=== Written task 1 ===
In the profile of Russell Ebeid, rewrite the passage that starts at the words "Industrial magnate and" and ends after "fabricated glass products.", putting "second-highest post" in place of "number two slot".

=== Source excerpt ===
=======

RUSSELL EBEID

Industrial magnate and Piston’s owner Bill Davidson is justly proud of his Jewish heritage, and his office holds a small Hebrew welcome sign just outside the door.  That Davidson promoted Russell Ebeid, a Lebanese American of the Christian faith to the number two slot at Guardian Industries should be seen as a world metaphor: that various viewpoints and allegiances can not only co-exist, but prosper.  Guardian, of course, is one of the world's largest manufacturers of float glass and fabricated glass products.

“My dad was a knapsack immigrant,” he says with a nod of pride.  “He came here not knowing what he was looking for, necessarily—but he knew what he was leaving behind.”

That included an unenviable job building stone tiers on a Lebanese mountain side, a farming technique that is necessary, but almost unfathomably labor intensive.  Still in his teens, the elder Ebeid bought a steerage ticket—the cheapest one available—to the New World.  Not speaking a word of English, he had a card made up that read ‘Get Me To Detroit’, and like many such fortune seekers, relied on the kindness of strangers.

“It’s hard to fathom the risks he must have taken in a new land, without money, language, or contacts.  I can’t even with certainty tell myself that I would have had the courage to make the journey—let’s face it, steerage class wasn’t exactly Captain’s Quarters with a view of the ocean—let along conquer the obstacles.”

=======

=== Written task 2 ===
Copy the rows word for word, starting at the line that has "Is point 82,332, as" and continuing through the end of the rows. Leave the pictures out.

=======

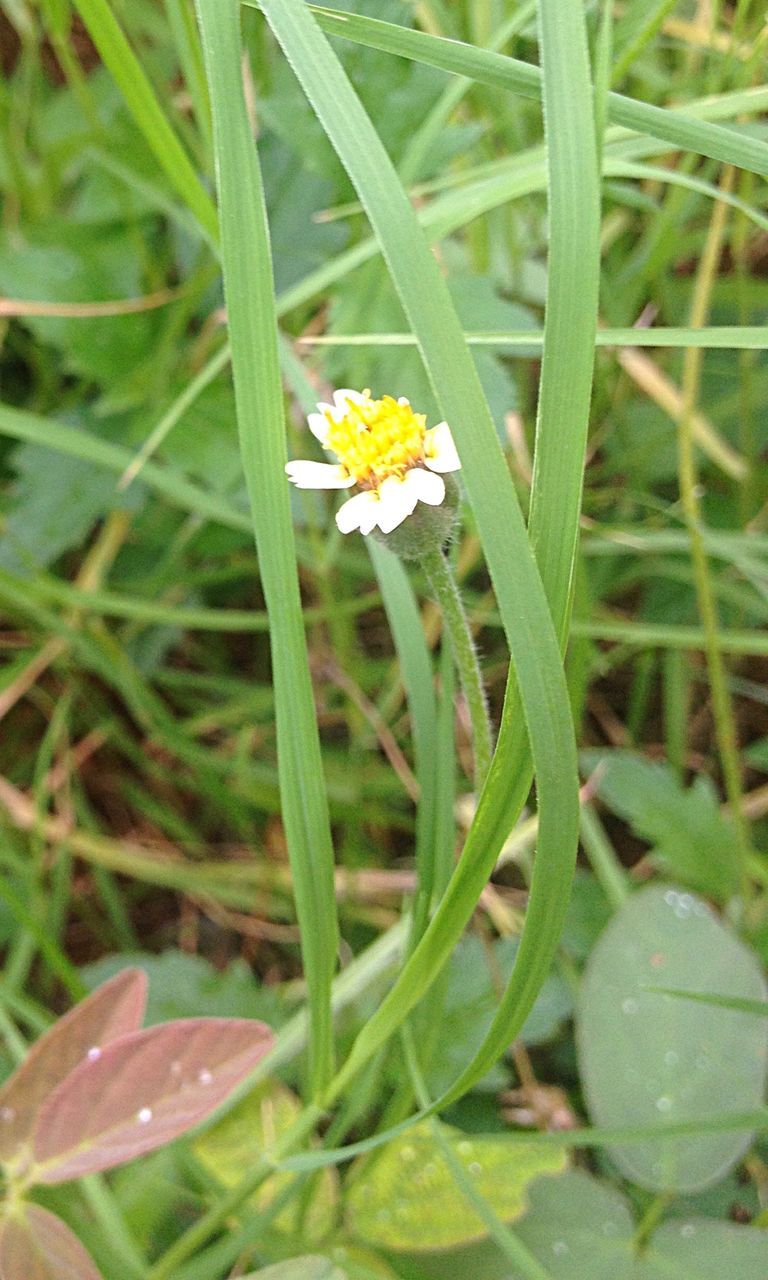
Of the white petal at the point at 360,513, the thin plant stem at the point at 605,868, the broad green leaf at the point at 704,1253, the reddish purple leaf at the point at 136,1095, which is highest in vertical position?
the white petal at the point at 360,513

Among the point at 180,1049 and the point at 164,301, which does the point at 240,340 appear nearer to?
the point at 180,1049

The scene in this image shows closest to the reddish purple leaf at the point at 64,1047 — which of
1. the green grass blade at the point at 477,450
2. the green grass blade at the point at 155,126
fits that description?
the green grass blade at the point at 477,450

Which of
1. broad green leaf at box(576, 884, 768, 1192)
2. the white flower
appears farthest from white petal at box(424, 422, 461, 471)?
broad green leaf at box(576, 884, 768, 1192)

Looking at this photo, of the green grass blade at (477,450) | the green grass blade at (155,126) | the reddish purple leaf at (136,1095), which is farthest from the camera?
the green grass blade at (155,126)

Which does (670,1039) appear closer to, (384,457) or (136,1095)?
(136,1095)

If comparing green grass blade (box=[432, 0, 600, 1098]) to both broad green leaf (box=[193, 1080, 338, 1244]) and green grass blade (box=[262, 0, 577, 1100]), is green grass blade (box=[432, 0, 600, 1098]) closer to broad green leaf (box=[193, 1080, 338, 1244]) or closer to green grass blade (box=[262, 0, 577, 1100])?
green grass blade (box=[262, 0, 577, 1100])

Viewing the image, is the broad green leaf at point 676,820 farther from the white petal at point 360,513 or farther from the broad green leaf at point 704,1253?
the white petal at point 360,513
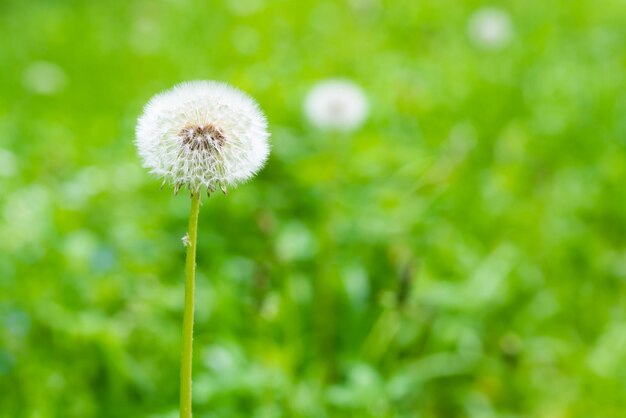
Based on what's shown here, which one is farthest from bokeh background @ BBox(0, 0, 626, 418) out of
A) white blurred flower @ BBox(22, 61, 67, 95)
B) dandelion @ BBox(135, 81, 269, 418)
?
dandelion @ BBox(135, 81, 269, 418)

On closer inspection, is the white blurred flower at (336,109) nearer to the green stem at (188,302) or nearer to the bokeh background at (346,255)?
the bokeh background at (346,255)

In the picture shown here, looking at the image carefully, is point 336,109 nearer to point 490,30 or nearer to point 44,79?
point 490,30

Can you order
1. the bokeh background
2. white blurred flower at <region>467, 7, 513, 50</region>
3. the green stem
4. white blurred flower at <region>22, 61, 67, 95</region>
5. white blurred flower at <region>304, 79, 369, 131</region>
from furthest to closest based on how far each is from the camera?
white blurred flower at <region>467, 7, 513, 50</region>, white blurred flower at <region>22, 61, 67, 95</region>, white blurred flower at <region>304, 79, 369, 131</region>, the bokeh background, the green stem

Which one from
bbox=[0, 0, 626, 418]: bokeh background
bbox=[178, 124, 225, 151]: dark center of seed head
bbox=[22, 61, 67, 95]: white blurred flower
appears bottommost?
bbox=[178, 124, 225, 151]: dark center of seed head

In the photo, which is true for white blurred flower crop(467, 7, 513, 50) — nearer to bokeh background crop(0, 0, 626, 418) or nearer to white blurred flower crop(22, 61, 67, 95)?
bokeh background crop(0, 0, 626, 418)

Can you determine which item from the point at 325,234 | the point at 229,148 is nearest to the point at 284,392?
the point at 325,234

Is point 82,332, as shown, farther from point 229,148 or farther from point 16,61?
point 16,61
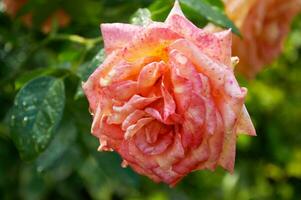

=======

=== Response 1 ===
Industrial magnate and Piston’s owner Bill Davidson is justly proud of his Jewish heritage, and his office holds a small Hebrew welcome sign just outside the door.  That Davidson promoted Russell Ebeid, a Lebanese American of the Christian faith to the second-highest post at Guardian Industries should be seen as a world metaphor: that various viewpoints and allegiances can not only co-exist, but prosper.  Guardian, of course, is one of the world's largest manufacturers of float glass and fabricated glass products.

=== Response 2 ===
Is point 82,332, as shown, farther from point 229,148 or farther from point 16,61?
point 16,61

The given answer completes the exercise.